Example of Total Colectomy Procedure
  • Cancer diagnosis can be recorded via Patient > Provider Notes > Diagnoses, and click ‘Add’. Search for the relevant diagnosis and add the diagnosis details. Once done, click ‘Save’.
Example of Colorectal Cancer Diagnosis
  • To document an outpatient encounter for advanced illness, navigate to Patient > Provider Notes > Create Superbill. These outpatient encounter can include any of the following:
    • Outpatient
    • Observation
    • Emergency Department Visit
    • Nonacute Inpatient
  • To document an advanced illness, use the workflow: Patient > Provider Notes > Diagnoses. Click ‘Add’ and search for the relevant advanced illness.

Note: The advanced illness is to be diagnosed during the outpatient encounter.

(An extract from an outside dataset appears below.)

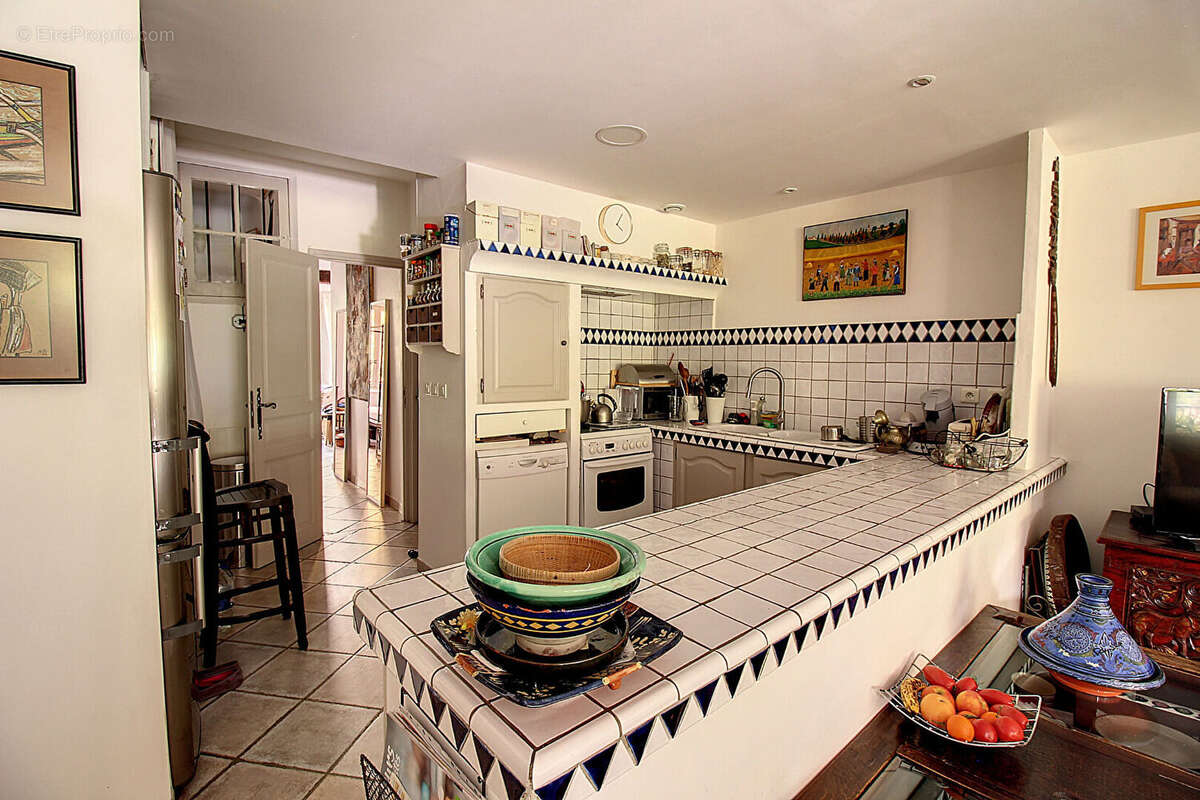 Appartement à BARGEMON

Example of Advanced Illness Diagnosis
  • To record frailty criteria, the following workflows can be used:
    • Frailty device ordered/ applied during the measurement period: Patient > Provider Notes > Evaluations
Example of Frailty Device Ordered
    • Frailty diagnosis during the measurement period: Patient > Provider Notes > Diagnoses
Example of Frailty Diagnosis
    • Frailty symptoms during the measurement period: Patient > Provider Notes > Diagnoses or Patient > Provider Notes > Evaluations
    • Frailty encounter during the measurement period: Patient > Provider Notes > Create Superbill
eSuperbill for Frailty Encounter
  • To document an inpatient encounter for advanced illness, navigate to Patient > Provider Note > Create Superbill.

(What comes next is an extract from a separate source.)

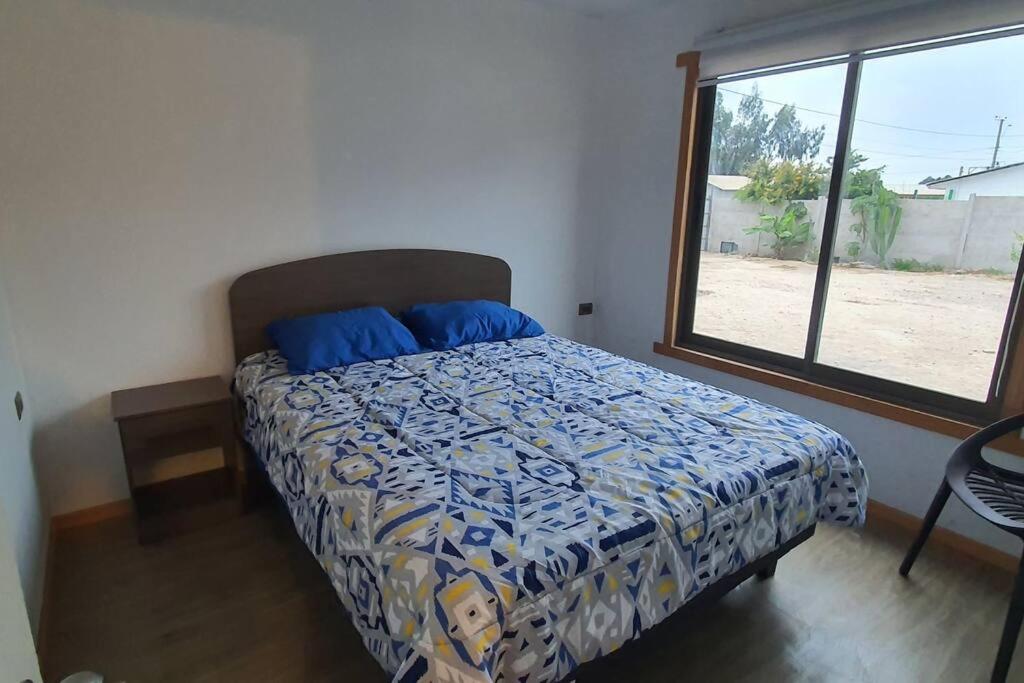 Cabaña 5 Personas con Piscina en Coquimbo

  • To record the dementia medication, use the workflow Patient > Provider Notes > Medications.
Example of Dementia Medication
  • Palliative assessment can be documented via Patient > Provider Notes > Evaluations or through Patient > Provider Notes > Assessments.
Example of Palliative Care Assessment
  • To record palliative encounter, navigate to Patient > Provider Notes > Create Superbill or use the workflow Patient > Provider Notes > Diagnoses. Here, document a diagnosis for ‘Encounter for palliative care’
Example of Palliative Care Encounter
  • To record a palliative intervention performed, navigate to Patient > Provider Notes > Evaluations.